- [DIRECTION A]
Which lines in the rows below contain the word "grass"? Collect and copy each of them.

- [EXTRACT]
Then he and Cain tried out.

“It was magic from the start,” he said of their partnership.

After Cain suffered a concussion during a competition in Croatia late last year, they persevered to get ready for nationals, where they won by more than 10 points. They also placed fourth at Four Continents and ninth at worlds, earning a second spot for U.S. pairs teams at worlds next year.

LeDuc was recently in Cain’s wedding as a “bridesman,” and said she flew back from her honeymoon in the Turks and Caicos Islands, “basically dumped the sand out of her suitcase and flew out the same day to pairs camp.”

Cain and LeDuc were known for the strength of their singles elements – including their side-by-side triple loop – and have worked to bring their pair elements up to the same level. They are adding the reverse lasso lift to their free skate this season, which will increase their difficulty by about a point.

- [RECORDS SUPPLIED]

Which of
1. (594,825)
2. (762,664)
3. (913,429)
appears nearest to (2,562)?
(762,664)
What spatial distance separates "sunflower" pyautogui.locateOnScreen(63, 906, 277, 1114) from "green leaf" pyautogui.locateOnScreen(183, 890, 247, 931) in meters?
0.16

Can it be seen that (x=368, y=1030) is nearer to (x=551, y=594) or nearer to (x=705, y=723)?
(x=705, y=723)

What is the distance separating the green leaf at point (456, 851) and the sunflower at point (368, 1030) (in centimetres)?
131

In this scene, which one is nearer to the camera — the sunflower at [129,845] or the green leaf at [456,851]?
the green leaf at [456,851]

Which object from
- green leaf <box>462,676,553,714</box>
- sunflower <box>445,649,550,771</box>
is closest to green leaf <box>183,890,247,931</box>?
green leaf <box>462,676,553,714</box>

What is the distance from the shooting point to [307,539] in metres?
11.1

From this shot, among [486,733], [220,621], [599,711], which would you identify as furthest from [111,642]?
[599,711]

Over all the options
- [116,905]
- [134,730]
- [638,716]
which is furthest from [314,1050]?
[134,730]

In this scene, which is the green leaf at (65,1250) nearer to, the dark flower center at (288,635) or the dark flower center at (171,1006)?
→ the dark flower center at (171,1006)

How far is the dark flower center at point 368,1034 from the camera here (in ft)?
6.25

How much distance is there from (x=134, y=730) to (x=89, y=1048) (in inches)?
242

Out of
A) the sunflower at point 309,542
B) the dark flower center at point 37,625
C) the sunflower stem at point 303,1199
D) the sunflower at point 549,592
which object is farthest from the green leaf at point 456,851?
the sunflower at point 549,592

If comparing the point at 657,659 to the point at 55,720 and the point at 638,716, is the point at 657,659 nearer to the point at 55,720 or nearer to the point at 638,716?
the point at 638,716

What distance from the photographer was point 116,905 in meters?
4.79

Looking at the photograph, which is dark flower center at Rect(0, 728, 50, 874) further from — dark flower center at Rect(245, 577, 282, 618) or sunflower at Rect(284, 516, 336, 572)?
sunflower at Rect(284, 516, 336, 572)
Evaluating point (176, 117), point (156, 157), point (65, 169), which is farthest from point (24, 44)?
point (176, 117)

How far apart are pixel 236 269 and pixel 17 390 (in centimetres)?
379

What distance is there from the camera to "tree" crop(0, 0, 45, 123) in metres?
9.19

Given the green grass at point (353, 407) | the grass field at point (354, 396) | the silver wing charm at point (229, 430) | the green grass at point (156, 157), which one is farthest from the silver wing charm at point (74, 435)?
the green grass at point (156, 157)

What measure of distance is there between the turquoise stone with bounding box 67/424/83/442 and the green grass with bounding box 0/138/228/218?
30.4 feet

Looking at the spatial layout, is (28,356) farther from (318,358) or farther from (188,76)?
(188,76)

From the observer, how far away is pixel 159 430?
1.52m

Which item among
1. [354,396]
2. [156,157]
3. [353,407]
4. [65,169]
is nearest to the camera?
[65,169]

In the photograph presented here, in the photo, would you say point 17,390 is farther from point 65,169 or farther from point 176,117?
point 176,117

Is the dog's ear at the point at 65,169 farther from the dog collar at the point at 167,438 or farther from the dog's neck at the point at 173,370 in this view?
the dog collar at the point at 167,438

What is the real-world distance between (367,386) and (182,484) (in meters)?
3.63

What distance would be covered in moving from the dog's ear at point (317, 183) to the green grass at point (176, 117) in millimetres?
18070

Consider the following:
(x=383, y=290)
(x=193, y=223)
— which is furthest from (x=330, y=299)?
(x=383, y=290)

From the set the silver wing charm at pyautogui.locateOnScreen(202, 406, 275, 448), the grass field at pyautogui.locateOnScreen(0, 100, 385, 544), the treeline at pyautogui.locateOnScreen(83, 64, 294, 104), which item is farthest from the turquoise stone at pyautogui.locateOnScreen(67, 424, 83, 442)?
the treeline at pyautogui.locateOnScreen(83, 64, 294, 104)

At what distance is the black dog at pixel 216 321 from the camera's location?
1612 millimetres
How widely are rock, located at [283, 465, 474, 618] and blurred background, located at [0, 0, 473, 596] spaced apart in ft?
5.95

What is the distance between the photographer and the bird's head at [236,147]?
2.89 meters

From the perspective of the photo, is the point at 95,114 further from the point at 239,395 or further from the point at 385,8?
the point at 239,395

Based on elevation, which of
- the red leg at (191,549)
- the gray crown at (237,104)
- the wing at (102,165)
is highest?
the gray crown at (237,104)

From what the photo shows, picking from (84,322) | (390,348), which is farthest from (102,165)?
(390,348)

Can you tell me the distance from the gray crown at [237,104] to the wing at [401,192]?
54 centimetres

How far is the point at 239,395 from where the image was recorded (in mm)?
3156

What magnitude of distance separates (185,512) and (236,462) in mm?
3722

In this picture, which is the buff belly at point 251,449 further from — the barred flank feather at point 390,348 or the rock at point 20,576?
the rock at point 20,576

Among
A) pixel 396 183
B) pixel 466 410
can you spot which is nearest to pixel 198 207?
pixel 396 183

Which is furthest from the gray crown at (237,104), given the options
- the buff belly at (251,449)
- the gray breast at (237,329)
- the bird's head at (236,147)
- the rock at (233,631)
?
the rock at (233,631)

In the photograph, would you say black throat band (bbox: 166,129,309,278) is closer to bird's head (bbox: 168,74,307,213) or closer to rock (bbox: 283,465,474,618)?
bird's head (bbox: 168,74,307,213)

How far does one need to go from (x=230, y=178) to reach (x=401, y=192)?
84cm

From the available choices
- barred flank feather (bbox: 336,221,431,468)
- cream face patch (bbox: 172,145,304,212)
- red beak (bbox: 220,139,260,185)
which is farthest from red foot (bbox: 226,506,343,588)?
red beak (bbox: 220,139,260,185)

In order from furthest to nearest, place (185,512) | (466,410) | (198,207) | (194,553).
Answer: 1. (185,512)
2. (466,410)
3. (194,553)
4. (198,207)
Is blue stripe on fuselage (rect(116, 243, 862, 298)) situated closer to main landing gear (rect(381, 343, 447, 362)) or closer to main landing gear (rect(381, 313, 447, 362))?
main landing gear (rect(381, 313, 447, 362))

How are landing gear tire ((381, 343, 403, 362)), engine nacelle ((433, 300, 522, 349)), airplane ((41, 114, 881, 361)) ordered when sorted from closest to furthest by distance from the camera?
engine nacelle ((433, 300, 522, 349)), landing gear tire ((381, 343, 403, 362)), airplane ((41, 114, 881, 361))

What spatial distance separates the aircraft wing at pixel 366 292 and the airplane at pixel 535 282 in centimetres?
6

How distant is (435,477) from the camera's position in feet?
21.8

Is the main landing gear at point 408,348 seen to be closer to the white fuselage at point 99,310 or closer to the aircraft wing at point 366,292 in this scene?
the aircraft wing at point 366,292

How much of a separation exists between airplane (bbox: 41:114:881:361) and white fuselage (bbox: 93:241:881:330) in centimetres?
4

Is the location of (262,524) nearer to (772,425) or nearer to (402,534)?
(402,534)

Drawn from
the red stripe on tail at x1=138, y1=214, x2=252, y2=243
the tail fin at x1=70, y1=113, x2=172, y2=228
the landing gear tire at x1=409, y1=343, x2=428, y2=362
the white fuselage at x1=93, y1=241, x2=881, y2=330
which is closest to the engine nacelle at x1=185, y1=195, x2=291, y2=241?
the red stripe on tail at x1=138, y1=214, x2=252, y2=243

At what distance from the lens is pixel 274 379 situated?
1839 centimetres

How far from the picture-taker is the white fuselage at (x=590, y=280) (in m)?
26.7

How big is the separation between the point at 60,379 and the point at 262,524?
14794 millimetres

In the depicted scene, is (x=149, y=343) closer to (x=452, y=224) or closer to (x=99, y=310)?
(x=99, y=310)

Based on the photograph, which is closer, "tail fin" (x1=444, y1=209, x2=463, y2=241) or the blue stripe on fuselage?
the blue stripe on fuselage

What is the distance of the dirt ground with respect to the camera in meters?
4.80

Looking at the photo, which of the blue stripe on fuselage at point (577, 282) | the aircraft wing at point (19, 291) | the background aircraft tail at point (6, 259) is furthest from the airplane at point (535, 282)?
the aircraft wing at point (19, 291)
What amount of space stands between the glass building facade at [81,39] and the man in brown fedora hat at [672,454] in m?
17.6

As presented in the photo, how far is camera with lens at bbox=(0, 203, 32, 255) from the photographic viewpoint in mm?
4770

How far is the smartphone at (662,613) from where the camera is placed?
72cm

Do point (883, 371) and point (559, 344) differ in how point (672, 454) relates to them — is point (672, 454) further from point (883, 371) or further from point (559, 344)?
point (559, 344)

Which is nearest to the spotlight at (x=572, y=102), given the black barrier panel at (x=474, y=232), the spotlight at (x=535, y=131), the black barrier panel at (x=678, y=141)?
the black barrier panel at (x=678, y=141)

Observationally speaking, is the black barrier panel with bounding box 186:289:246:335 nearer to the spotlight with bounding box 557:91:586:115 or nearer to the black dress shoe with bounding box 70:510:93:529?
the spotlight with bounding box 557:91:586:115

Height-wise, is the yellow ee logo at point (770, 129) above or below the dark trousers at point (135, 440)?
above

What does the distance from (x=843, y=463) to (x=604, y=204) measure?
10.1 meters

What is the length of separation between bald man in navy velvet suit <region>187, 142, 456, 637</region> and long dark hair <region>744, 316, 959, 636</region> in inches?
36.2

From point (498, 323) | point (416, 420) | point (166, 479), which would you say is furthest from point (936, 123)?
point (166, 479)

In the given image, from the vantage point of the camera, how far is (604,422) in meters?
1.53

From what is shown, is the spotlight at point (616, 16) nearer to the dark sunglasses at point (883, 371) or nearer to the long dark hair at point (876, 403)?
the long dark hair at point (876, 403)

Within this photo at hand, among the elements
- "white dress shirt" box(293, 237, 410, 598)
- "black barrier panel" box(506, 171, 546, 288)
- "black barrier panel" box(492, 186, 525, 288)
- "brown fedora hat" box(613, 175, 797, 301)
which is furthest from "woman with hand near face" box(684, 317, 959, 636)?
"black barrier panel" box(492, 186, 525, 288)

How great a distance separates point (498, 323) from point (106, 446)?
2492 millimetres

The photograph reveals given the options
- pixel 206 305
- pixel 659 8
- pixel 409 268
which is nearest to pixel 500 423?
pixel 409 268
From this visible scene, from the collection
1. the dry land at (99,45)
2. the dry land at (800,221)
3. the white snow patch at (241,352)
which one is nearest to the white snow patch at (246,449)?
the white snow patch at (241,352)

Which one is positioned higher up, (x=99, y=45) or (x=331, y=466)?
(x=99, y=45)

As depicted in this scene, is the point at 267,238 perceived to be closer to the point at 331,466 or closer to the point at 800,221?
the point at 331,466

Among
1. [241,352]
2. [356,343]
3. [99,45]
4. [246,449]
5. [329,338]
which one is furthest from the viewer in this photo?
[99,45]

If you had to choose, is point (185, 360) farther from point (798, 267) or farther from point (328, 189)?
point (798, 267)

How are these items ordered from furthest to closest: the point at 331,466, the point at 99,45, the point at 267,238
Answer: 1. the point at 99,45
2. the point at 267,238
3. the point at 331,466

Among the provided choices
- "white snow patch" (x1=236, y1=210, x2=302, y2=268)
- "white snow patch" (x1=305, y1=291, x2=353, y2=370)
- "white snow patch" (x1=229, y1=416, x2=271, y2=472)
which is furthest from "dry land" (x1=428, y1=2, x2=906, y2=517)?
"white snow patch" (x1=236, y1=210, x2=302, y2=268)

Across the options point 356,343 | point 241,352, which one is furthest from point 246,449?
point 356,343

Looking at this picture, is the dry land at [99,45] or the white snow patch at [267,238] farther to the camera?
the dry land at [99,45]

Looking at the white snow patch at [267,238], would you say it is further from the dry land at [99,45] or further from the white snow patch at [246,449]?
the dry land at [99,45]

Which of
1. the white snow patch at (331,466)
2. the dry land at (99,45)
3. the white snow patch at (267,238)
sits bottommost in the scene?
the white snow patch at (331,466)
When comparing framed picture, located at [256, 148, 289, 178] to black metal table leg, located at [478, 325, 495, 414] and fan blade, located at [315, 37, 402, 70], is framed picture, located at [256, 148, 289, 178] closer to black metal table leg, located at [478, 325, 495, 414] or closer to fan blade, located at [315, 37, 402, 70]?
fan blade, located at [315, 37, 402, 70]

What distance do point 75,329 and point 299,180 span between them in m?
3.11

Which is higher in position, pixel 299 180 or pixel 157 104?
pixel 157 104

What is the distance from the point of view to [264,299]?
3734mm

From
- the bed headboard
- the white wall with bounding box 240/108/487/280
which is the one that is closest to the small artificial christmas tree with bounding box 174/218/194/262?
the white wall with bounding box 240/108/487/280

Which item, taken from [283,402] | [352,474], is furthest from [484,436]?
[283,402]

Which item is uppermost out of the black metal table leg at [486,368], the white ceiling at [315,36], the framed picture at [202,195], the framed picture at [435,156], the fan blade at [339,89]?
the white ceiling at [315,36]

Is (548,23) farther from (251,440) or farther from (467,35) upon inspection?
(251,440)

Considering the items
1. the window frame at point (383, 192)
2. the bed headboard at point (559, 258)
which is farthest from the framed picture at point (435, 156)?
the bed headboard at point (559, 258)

- [DIRECTION B]
How would you sum up the skating passage above in two sentences?

- [CORRECT ANSWER A]
Given the green grass at point (353, 407) | the grass field at point (354, 396) | the silver wing charm at point (229, 430) | the green grass at point (156, 157), which one is farthest from the silver wing charm at point (74, 435)?
the green grass at point (156, 157)
What measure of distance is there between the turquoise stone with bounding box 67/424/83/442 and the green grass with bounding box 0/138/228/218?
What distance would be covered in moving from the dog's ear at point (317, 183) to the green grass at point (176, 117) in millimetres?
From the set the silver wing charm at pyautogui.locateOnScreen(202, 406, 275, 448), the grass field at pyautogui.locateOnScreen(0, 100, 385, 544), the treeline at pyautogui.locateOnScreen(83, 64, 294, 104), which item is farthest from the turquoise stone at pyautogui.locateOnScreen(67, 424, 83, 442)?

- [CORRECT ANSWER B]
After Cain suffered a concussion at a competition in Croatia late last year, Cain and LeDuc won nationals by more than 10 points, then placed fourth at Four Continents and ninth at worlds, earning the U.S. a second pairs spot at worlds next year. Known for strong singles elements such as their side-by-side triple loop, they have worked to bring their pair elements to the same level and are adding the reverse lasso lift to their free skate this season.